Extract to read:
At the polar opposite end of the spectrum, the number of “nones”, people who do not believe in religion or people who are not affiliated with any religion in particular, has seen an increase of approximately 23 per cent since 2007. Out of all of them, 31 per cent claim to be atheists or agnostics.
After Alan Cooperman, director of religion research at the Pew Research Center, and his colleagues interviewed more than 35.000 Americans over the phone, he gave a statement summing up the phenomenon: “The country is becoming less religious as a whole, and it’s happening across the board”.
While one theory for the sudden drop in Christianity is the coming into adulthood of the millennial generation, well known for being non-religious and globally oriented, the results also show that many former Christians from the Silent Generation, Baby Bloomers and Generation X have abandoned their religious orientation.
The study does mention that millennials are becoming even less religious as they get older. In 2007, when Pew last conducted a Religious Landscape Survey, only 25 per cent of those born between 1981 and 1989 did not identify themselves as religious people. The number grew to 34 per content in the latest survey.
Alan Cooperman and Greg Smith, directors of research at the Pew Research Center, agree that millennials are not likely to become more religious as they get older, with Cooperman explaining: “It’s not that they start unaffiliated and become religious. In fact, it’s the opposite”.

Things to do:
(a) Answer these questions using the passage on religious affiliation, one answer per line, marked to match:
(i) What share of the "nones" say they are atheists or agnostics?
(ii) What position does Alan Cooperman hold at the Pew Research Center?
(iii) In 2007, what percentage of people born between 1981 and 1989 did not identify as religious?
(b) Summarize the passage on religious affiliation in two sentences.
(c) Extract the passage on religious affiliation from "The study does" up to and including "the latest survey.".
The material that comes next is separate from the passage on religious affiliation.

Records of spatial reasoning questions

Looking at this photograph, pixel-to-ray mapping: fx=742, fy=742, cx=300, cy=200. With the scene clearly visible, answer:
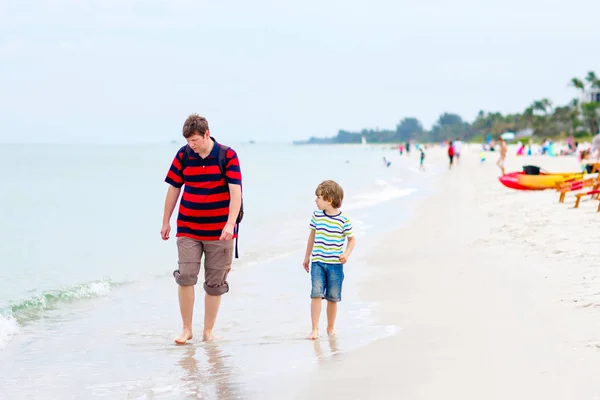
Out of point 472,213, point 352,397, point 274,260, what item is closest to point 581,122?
point 472,213

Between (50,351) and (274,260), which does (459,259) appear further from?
(50,351)

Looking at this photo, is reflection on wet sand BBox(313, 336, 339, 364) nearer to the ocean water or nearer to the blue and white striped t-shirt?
the ocean water

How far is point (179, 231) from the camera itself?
5.74m

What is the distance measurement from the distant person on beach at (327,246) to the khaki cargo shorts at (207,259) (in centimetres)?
64

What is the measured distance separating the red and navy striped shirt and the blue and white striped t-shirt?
0.72 meters

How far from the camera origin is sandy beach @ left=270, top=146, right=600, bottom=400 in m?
4.25

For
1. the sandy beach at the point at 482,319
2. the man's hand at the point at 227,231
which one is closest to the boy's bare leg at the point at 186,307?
the man's hand at the point at 227,231

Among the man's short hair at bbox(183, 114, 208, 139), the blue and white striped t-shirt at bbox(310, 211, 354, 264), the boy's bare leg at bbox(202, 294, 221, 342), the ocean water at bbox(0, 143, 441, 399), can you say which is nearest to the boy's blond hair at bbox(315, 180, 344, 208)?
the blue and white striped t-shirt at bbox(310, 211, 354, 264)

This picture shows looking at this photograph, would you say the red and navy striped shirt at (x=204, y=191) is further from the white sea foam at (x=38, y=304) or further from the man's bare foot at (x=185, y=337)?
the white sea foam at (x=38, y=304)

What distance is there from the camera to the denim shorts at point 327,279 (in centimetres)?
583

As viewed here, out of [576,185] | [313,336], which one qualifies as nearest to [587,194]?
[576,185]

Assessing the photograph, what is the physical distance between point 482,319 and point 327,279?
129 cm

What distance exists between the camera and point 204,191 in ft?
18.4

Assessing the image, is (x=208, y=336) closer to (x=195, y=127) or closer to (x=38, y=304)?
(x=195, y=127)
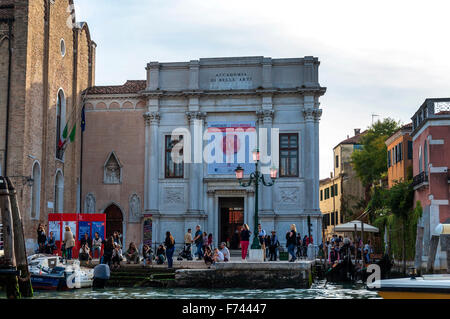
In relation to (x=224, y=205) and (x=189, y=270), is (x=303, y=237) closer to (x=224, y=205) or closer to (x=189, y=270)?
(x=224, y=205)

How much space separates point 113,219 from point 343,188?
2691 cm

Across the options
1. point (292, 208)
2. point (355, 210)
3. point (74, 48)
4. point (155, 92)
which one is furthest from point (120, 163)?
point (355, 210)

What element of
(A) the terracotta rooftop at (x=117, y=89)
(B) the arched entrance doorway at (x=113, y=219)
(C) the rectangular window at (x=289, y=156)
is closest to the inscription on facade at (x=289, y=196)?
(C) the rectangular window at (x=289, y=156)

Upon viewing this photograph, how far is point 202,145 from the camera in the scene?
31.0 m

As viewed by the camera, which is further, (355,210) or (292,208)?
(355,210)

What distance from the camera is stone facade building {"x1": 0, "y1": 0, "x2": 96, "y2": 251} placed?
2627 centimetres

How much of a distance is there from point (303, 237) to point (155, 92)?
10246mm

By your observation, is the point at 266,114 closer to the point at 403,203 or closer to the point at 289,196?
the point at 289,196

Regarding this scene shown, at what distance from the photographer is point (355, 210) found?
49.6m

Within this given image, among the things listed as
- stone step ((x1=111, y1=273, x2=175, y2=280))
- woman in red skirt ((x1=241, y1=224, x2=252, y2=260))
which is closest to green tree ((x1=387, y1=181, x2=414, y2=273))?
woman in red skirt ((x1=241, y1=224, x2=252, y2=260))

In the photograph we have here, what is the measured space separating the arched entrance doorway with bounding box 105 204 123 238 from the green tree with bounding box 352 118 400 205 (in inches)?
760

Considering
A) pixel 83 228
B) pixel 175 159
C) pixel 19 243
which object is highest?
pixel 175 159

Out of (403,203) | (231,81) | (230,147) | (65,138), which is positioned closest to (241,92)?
(231,81)

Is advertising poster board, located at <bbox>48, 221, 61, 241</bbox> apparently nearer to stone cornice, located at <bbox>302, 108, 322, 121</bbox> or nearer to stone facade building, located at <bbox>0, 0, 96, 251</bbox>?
stone facade building, located at <bbox>0, 0, 96, 251</bbox>
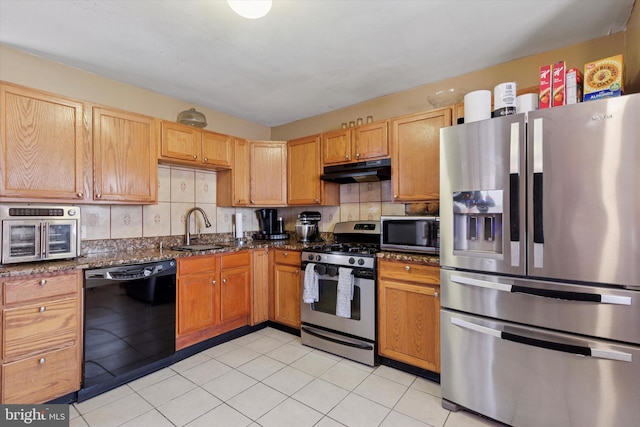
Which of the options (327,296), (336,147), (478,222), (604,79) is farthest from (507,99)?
(327,296)

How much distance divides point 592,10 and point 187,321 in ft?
12.1

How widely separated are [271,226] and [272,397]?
82.6 inches

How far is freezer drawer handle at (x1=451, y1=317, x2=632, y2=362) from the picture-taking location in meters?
1.37

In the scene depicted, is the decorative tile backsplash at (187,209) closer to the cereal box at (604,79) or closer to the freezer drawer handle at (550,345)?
the freezer drawer handle at (550,345)

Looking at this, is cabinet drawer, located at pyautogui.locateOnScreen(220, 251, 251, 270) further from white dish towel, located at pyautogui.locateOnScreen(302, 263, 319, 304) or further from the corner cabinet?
the corner cabinet

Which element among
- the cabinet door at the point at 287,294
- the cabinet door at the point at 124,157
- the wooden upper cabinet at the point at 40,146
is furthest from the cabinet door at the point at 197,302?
the wooden upper cabinet at the point at 40,146

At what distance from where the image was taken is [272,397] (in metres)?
1.98

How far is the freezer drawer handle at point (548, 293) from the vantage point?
137 centimetres

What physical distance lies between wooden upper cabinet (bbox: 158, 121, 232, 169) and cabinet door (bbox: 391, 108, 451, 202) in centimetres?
184

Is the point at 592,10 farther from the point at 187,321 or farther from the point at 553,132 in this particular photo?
the point at 187,321

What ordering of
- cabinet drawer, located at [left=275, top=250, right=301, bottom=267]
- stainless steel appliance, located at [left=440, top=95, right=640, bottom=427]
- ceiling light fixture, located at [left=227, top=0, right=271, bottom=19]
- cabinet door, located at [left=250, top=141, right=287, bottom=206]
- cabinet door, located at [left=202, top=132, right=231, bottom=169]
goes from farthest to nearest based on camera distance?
cabinet door, located at [left=250, top=141, right=287, bottom=206] → cabinet door, located at [left=202, top=132, right=231, bottom=169] → cabinet drawer, located at [left=275, top=250, right=301, bottom=267] → ceiling light fixture, located at [left=227, top=0, right=271, bottom=19] → stainless steel appliance, located at [left=440, top=95, right=640, bottom=427]

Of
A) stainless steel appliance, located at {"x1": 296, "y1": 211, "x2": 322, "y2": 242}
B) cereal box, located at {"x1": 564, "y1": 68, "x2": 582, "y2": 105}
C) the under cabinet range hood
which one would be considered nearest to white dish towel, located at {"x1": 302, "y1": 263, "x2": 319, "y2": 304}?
stainless steel appliance, located at {"x1": 296, "y1": 211, "x2": 322, "y2": 242}

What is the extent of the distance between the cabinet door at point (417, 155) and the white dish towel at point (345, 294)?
0.84m

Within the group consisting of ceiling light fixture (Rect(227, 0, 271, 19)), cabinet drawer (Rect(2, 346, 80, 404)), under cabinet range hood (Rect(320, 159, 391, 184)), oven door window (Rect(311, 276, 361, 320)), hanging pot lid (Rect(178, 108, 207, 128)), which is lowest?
cabinet drawer (Rect(2, 346, 80, 404))
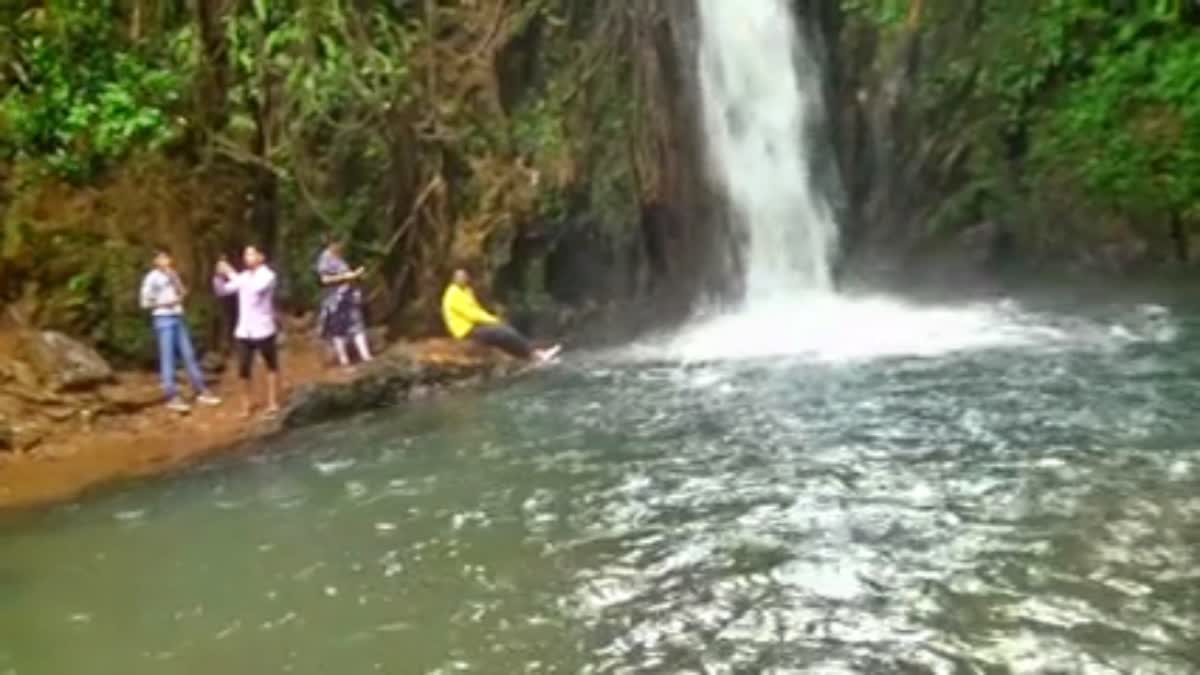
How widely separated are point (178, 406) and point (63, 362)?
4.19 feet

Per-task answers:
(a)
(i) 31 per cent
(ii) Director of religion research
(iii) 25 per cent

(b) Since 2007, the number of Americans who do not believe in or are not affiliated with any religion has risen by about 23 per cent, and Pew researcher Alan Cooperman says the country is becoming less religious across the board. Former Christians from older generations have also left their religious orientation, and millennials are growing less religious as they age, with Cooperman and Greg Smith agreeing that they are unlikely to become more religious.

(c)
The study does mention that millennials are becoming even less religious as they get older. In 2007, when Pew last conducted a Religious Landscape Survey, only 25 per cent of those born between 1981 and 1989 did not identify themselves as religious people. The number grew to 34 per content in the latest survey.